HybridKV: Query-Agnostic KV Cache Compression via Head-Dominant Context Reconstruction

ICMLw 2026
Pusan National University
Full vs hybrid context-reconstruction attention
Full vs. hybrid context-reconstruction attention. (a) Full reconstruction scores importance over all attention heads, incurring high compression overhead. (b) HybridKV pre-selects important heads in a context-independent way, then applies token-level reconstruction scoring only within them. (c) Overhead vs. KVzip and (d) accuracy under different KV cache ratios on Qwen2.5-7B-1M.
TL;DR

Reconstruction-based KV importance is head-dominant — it concentrates in a small, largely context-stable subset of heads. HybridKV pre-selects those heads offline and prunes tokens only within them, matching full reconstruction accuracy while cutting compression overhead by up to 36%.

Abstract

Efficient key–value (KV) cache compression is crucial for long-context large language models, but accurate query-agnostic compression based on context reconstruction incurs substantial additional prefill-time overhead. This letter observes that reconstruction-based KV importance is head-dominant: high-importance entries repeatedly concentrate in a small subset of attention heads that remains largely stable across contexts. Based on this observation, we propose HybridKV, a hybrid KV cache compression method that pre-selects salient heads offline and applies token-level reconstruction-based pruning only within the selected heads during deployment. By avoiding redundant reconstruction scoring over low-importance heads, HybridKV reduces the additional reconstruction-based compression overhead while preserving context-adaptive token selection. Experiments on long-context benchmarks show that HybridKV achieves accuracy comparable to full context-reconstruction compression and reduces compression-only overhead by up to 36%.

## Problems to solve
**1)** According to the HybridKV page, by up to what percentage does HybridKV reduce compression overhead?
**2)** Edit the HybridKV page from "Reconstruction-based KV importance is head-dominant —" to "compression overhead by up to 36%.", inclusive, and change "offline" to "in advance".
The material after the HybridKV page is separate from it.

## Entries provided

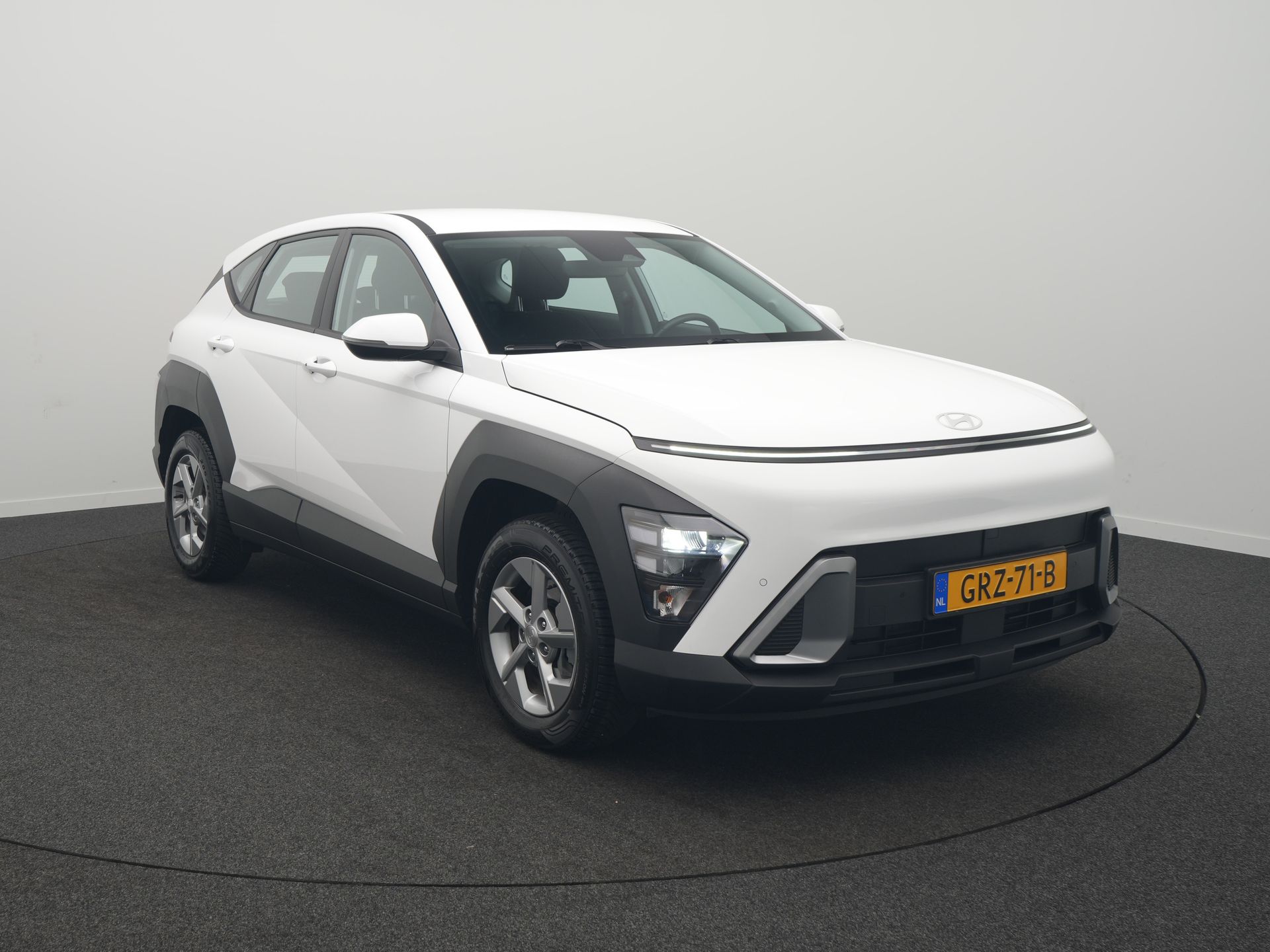 Hyundai Kona 1.6 GDI HEV Comfort - Afbeelding 2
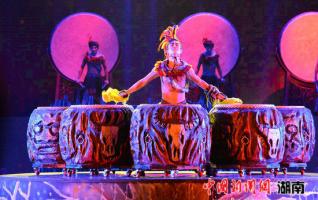 Zhangjiajie Charming Xiangxi Art Troupe to Perform in Nepal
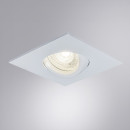 Светильник потолочный Arte Lamp GIRO A2866PL-1WH (A2866PL-1WH) 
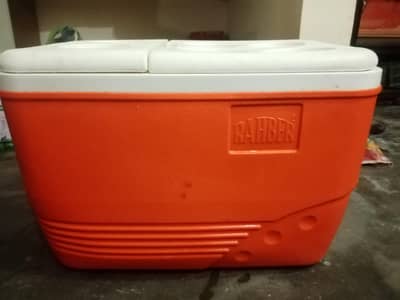 ice box 57 Little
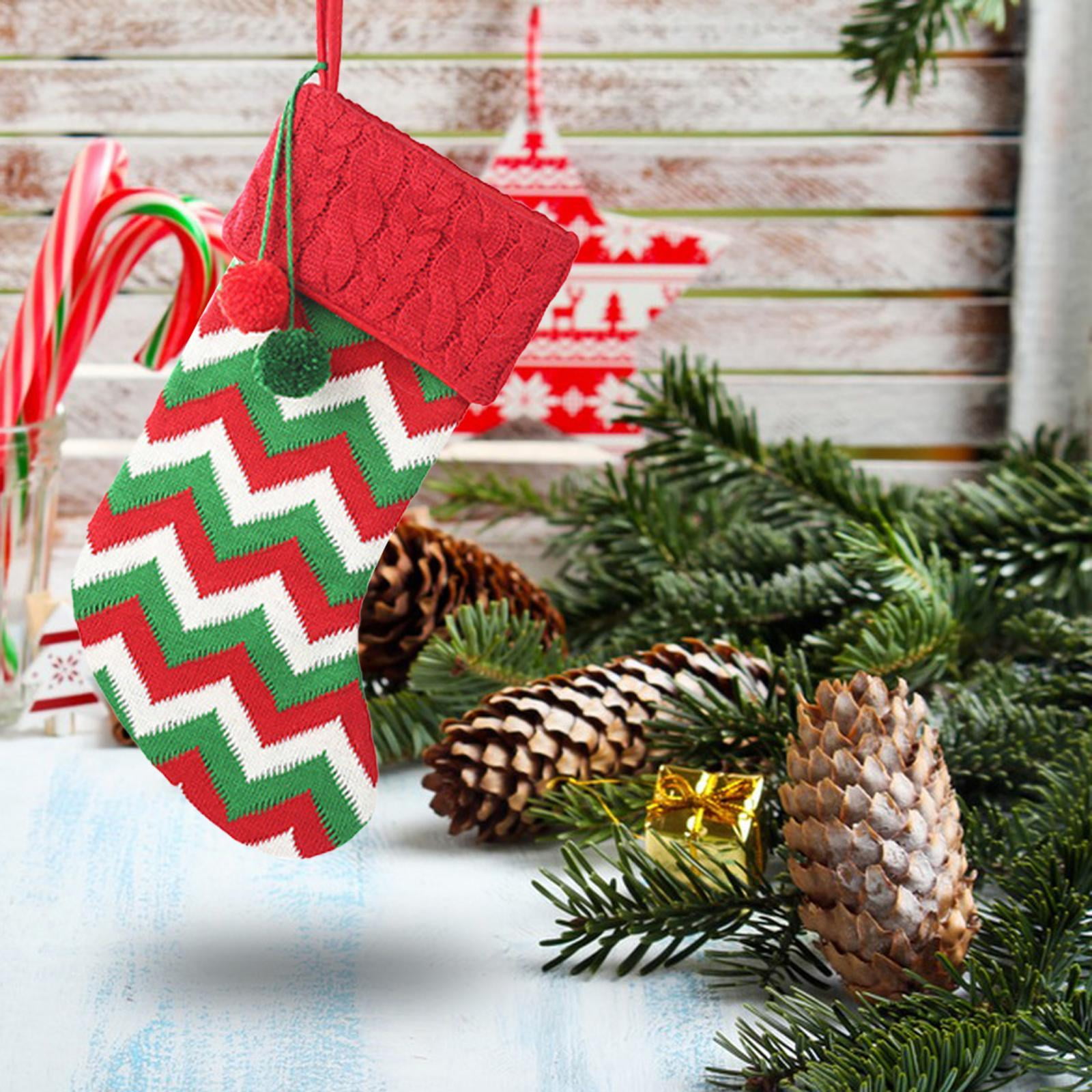 Calcetines Navidad Chimenea Personalizada Medias Navideñas, Medias  Colgantes De Navidad Para La Decoración Calcetines Chimenea Personalizados, image size:1600x1600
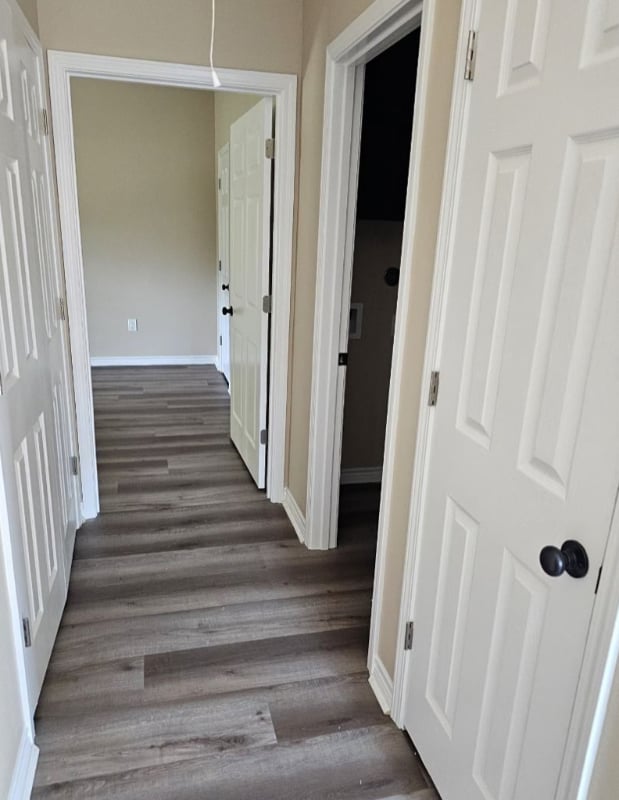 1831 Lincoln Dr in Orange, TX - Foto de edificio - Building Photo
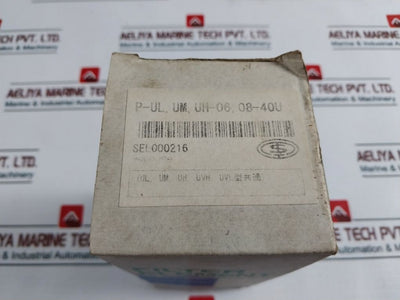 Taisei Kogyo 40U Filter Element P-ul, Um, Uh-06, 08-40U Sel000216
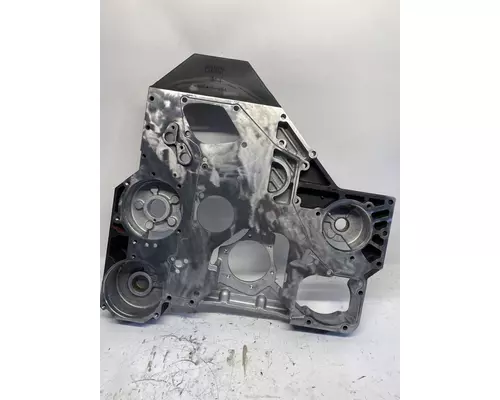 CUMMINS ISM DPF Engine Cover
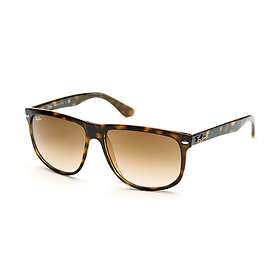 Ray-Ban Sunglasses Rb4147 in Black Womens Mens Accessories Mens Sunglasses 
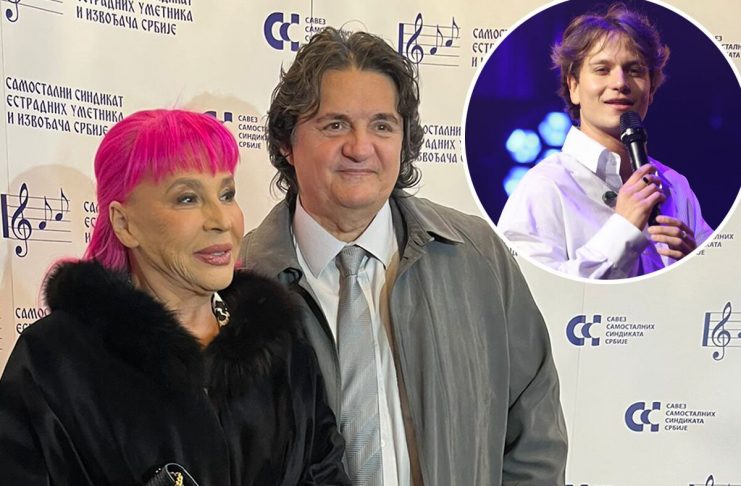 “TO NEMA VEZE SA PEVANJEM” Zorica i Kemiš dali svoj sud o Jakovu Jozinoviću, pa poručili kolegama: Ne razumem one koji su otišli da slušaju… "TO NEMA VEZE SA PEVANJEM" Zorica i Kemiš dali svoj sud o Jakovu Jozinoviću, pa poručili kolegama: Ne razumem one koji su otišli da slušaju... - featured image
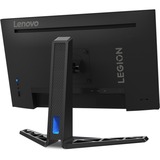 Lenovo Legion R25f-30 24.5" gaming monitor Zwart, 280 Hz (OC), HDMI, DisplayPort, Audio, AMD FreeSync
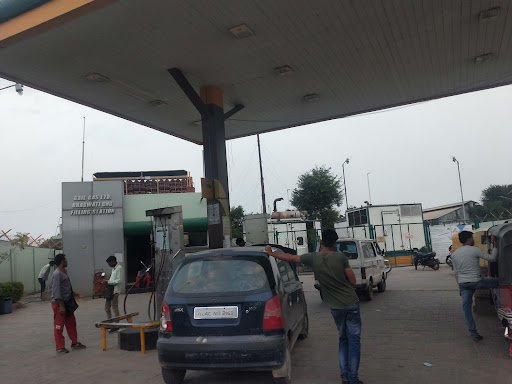 Green Gas Firozabad (U.P.) Green Gas Firozabad (U.P.)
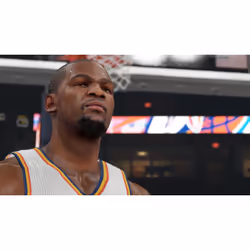 2K NBA 2K15 Xbox One - Additional view 8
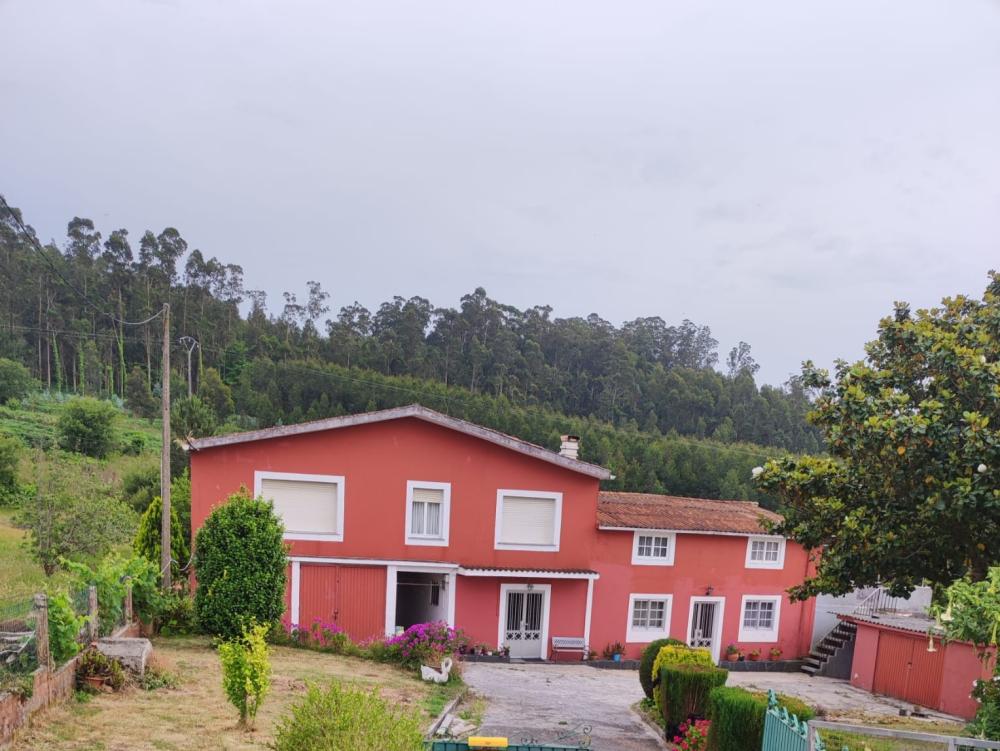  for sale house Cedeira Ferrol 4
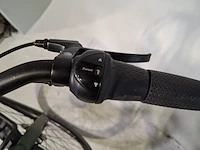 Damesfiets, cortina, comfort - afbeelding 12 van  13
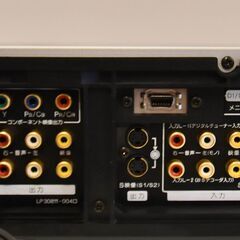 ●極美品(^^♪●D-VHSデッキ　ビクター　HM-DH35000 中古品●相模原　横浜　神奈川●Victorの画像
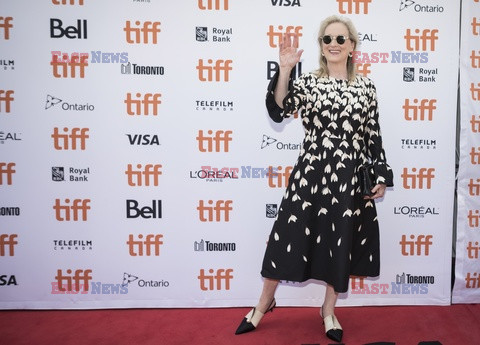 Festiwal filmowy Toronto 2019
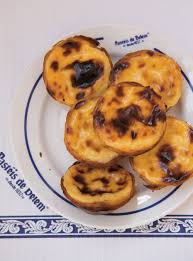 Portuguese Tarts Lt I Gt Pastel De Nata Lt X2f I Gt Natas Recipe Ricardo Recipe Pasteis De Nata Recipe
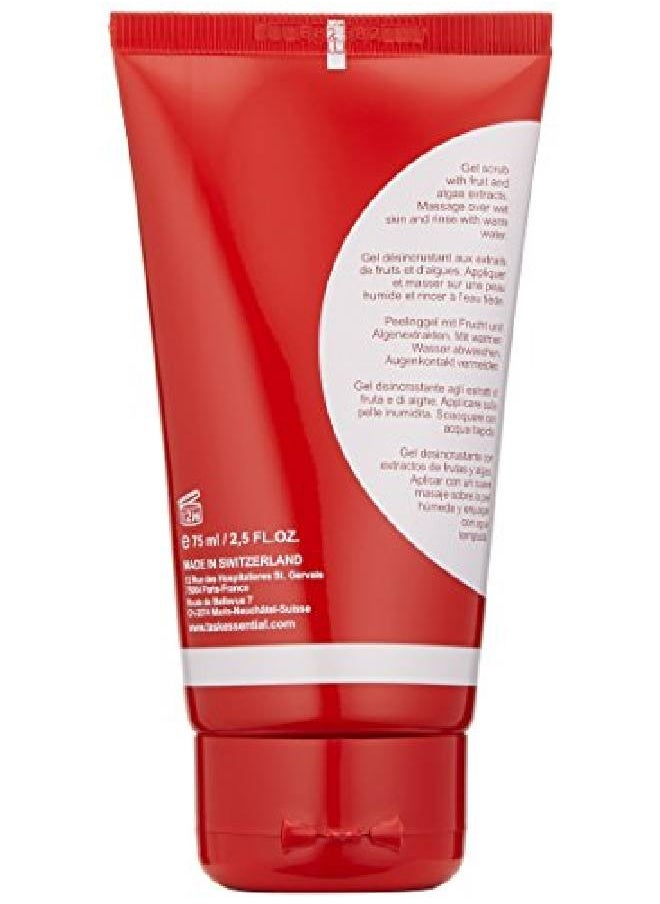 Task Essential - New Skin Scrubbing Gel - Image 1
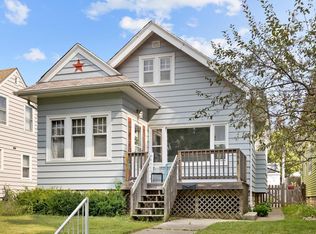 6636 W Chambers St, Milwaukee, WI 53210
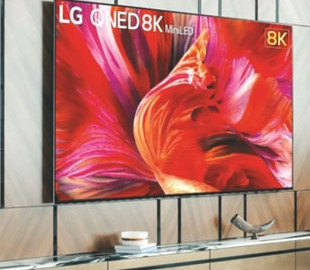Samsung і LG відмовляються закуповувати РК-панелі у Китаю: хочуть мінімізувати ризики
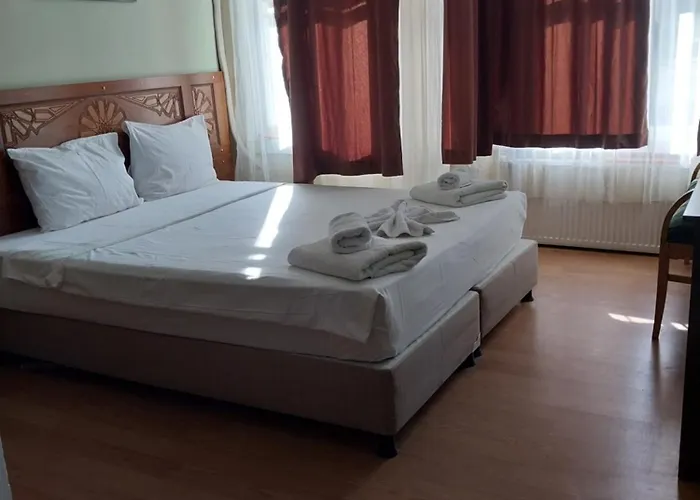 Blue Mansion * Istanbul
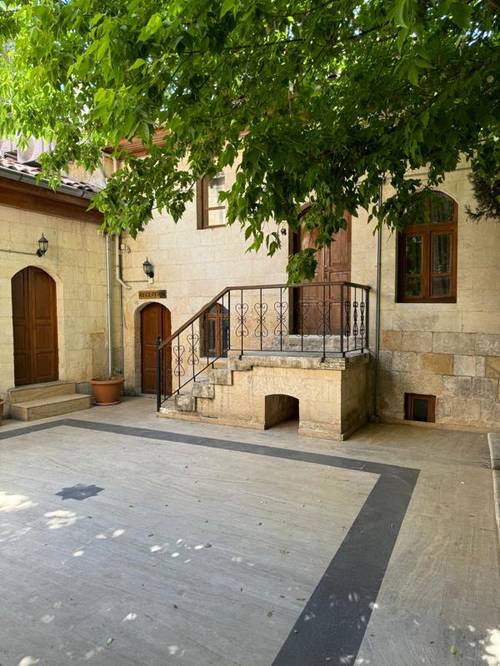 Aysel Hanım Konağı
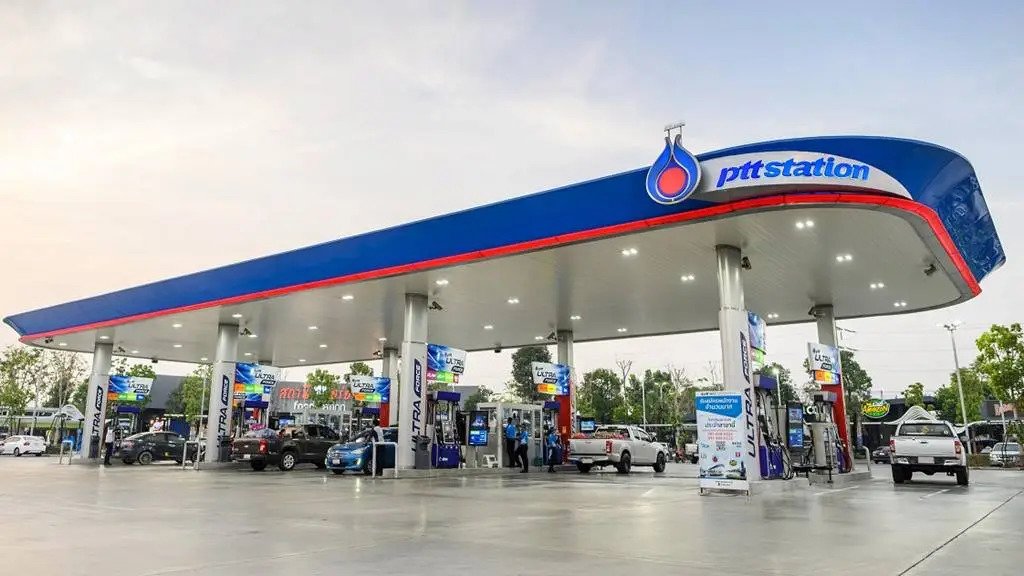 PTTEP Announces 1.09 Trillion Baht Investment Plan, Aiming for Eight-Percent Petroleum Sales Growth in 2026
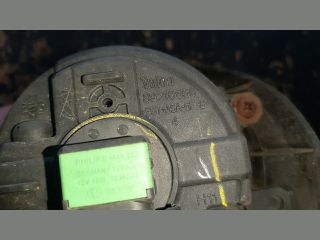 bontott TOYOTA AVENSIS T27 Jobb Ködfényszóró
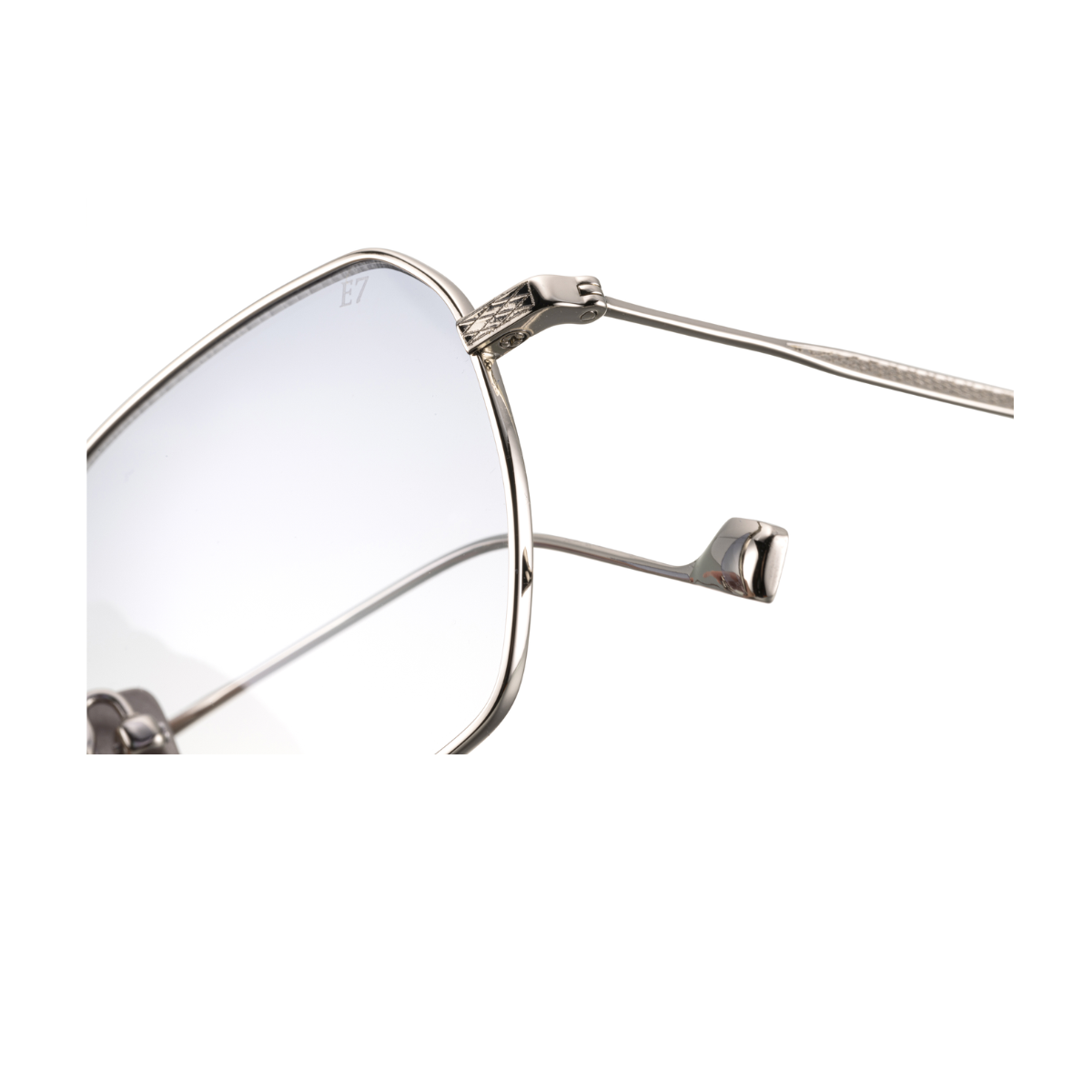 Entourage of 7 Occhiali da sole Enkai 200 Silver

## Answers given
**1)** Up to 36%.

**2)**
Reconstruction-based KV importance is head-dominant — it concentrates in a small, largely context-stable subset of heads. HybridKV pre-selects those heads in advance and prunes tokens only within them, matching full reconstruction accuracy while cutting compression overhead by up to 36%.